# Rows
======

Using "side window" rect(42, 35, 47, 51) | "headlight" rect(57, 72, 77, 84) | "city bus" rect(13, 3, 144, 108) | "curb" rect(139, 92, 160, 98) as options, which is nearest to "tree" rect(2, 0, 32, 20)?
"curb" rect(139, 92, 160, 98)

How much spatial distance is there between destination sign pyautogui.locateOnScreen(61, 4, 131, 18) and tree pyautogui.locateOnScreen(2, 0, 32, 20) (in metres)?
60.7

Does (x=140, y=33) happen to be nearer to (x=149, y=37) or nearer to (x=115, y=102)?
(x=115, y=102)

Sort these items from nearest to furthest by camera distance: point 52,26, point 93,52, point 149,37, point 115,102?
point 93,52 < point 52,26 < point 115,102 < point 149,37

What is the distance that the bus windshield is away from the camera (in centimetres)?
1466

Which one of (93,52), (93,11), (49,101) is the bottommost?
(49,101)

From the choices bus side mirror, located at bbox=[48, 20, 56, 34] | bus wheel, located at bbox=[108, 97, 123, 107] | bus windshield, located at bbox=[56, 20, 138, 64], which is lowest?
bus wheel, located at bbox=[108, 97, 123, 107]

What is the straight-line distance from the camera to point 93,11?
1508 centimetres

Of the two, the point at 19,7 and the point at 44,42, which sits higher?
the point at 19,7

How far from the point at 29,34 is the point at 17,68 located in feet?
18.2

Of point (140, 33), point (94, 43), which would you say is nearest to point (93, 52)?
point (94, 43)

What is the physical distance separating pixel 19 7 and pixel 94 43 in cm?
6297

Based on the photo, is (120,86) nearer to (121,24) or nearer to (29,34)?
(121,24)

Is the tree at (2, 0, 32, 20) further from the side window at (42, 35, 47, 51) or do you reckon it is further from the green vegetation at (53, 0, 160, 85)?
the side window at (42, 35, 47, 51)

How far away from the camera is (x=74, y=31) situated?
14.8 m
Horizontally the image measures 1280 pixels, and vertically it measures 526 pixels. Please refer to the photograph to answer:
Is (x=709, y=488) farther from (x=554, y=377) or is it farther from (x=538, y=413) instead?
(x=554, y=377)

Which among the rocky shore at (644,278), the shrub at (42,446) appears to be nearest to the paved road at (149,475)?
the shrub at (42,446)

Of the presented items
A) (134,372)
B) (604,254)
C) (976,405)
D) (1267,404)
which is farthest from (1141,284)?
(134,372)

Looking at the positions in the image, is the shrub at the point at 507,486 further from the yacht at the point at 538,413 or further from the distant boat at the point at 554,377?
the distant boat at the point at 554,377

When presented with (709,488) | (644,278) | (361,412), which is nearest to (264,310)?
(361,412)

======

# What you should do
Reproduce every row above word for word, without changing anything.

# Output
Using "side window" rect(42, 35, 47, 51) | "headlight" rect(57, 72, 77, 84) | "city bus" rect(13, 3, 144, 108) | "curb" rect(139, 92, 160, 98) as options, which is nearest to "tree" rect(2, 0, 32, 20)?
"curb" rect(139, 92, 160, 98)

How much spatial distance is there between destination sign pyautogui.locateOnScreen(61, 4, 131, 18) and tree pyautogui.locateOnScreen(2, 0, 32, 20) (in metres)?
60.7

Does (x=140, y=33) happen to be nearer to (x=149, y=37) or nearer to (x=115, y=102)?
(x=115, y=102)

Sort these items from nearest to furthest by camera distance: point 52,26, point 93,52, point 149,37, point 115,102?
point 93,52 < point 52,26 < point 115,102 < point 149,37

What is the distance that the bus windshield is away from the camera (in centimetres)?
1466

Which one of (93,52), (93,11), (49,101) is the bottommost?
(49,101)

From the choices bus side mirror, located at bbox=[48, 20, 56, 34] | bus wheel, located at bbox=[108, 97, 123, 107] | bus windshield, located at bbox=[56, 20, 138, 64], which is lowest?
bus wheel, located at bbox=[108, 97, 123, 107]

What is the straight-line distance from the camera to point 93,11?
1508 centimetres

Of the two, the point at 19,7 and the point at 44,42, which sits higher?
the point at 19,7

How far from the point at 29,34 is the point at 17,68 located in feet?
18.2

Of point (140, 33), point (94, 43), which would you say is nearest to point (93, 52)?
point (94, 43)

What is the physical distance separating pixel 19 7 and pixel 94 43 in cm?
6297

Based on the photo, is (120,86) nearer to (121,24) or nearer to (29,34)?
(121,24)

Is the tree at (2, 0, 32, 20) further from the side window at (42, 35, 47, 51) or do you reckon it is further from the green vegetation at (53, 0, 160, 85)?
the side window at (42, 35, 47, 51)

How far away from the camera is (x=74, y=31) situated?
14.8 m
Horizontally the image measures 1280 pixels, and vertically it measures 526 pixels. Please refer to the photograph to answer:
Is (x=709, y=488) farther from (x=554, y=377) or is it farther from (x=538, y=413) instead?
(x=554, y=377)

Which among the rocky shore at (644,278), the shrub at (42,446) appears to be nearest to the paved road at (149,475)?
the shrub at (42,446)

Of the presented items
A) (134,372)
B) (604,254)
C) (976,405)
D) (1267,404)
which is farthest from (1141,284)?
(134,372)

Looking at the positions in the image, is the shrub at the point at 507,486 further from the yacht at the point at 538,413 or further from the distant boat at the point at 554,377?
the distant boat at the point at 554,377

When presented with (709,488) | (644,278) | (361,412), which is nearest to (264,310)?
(361,412)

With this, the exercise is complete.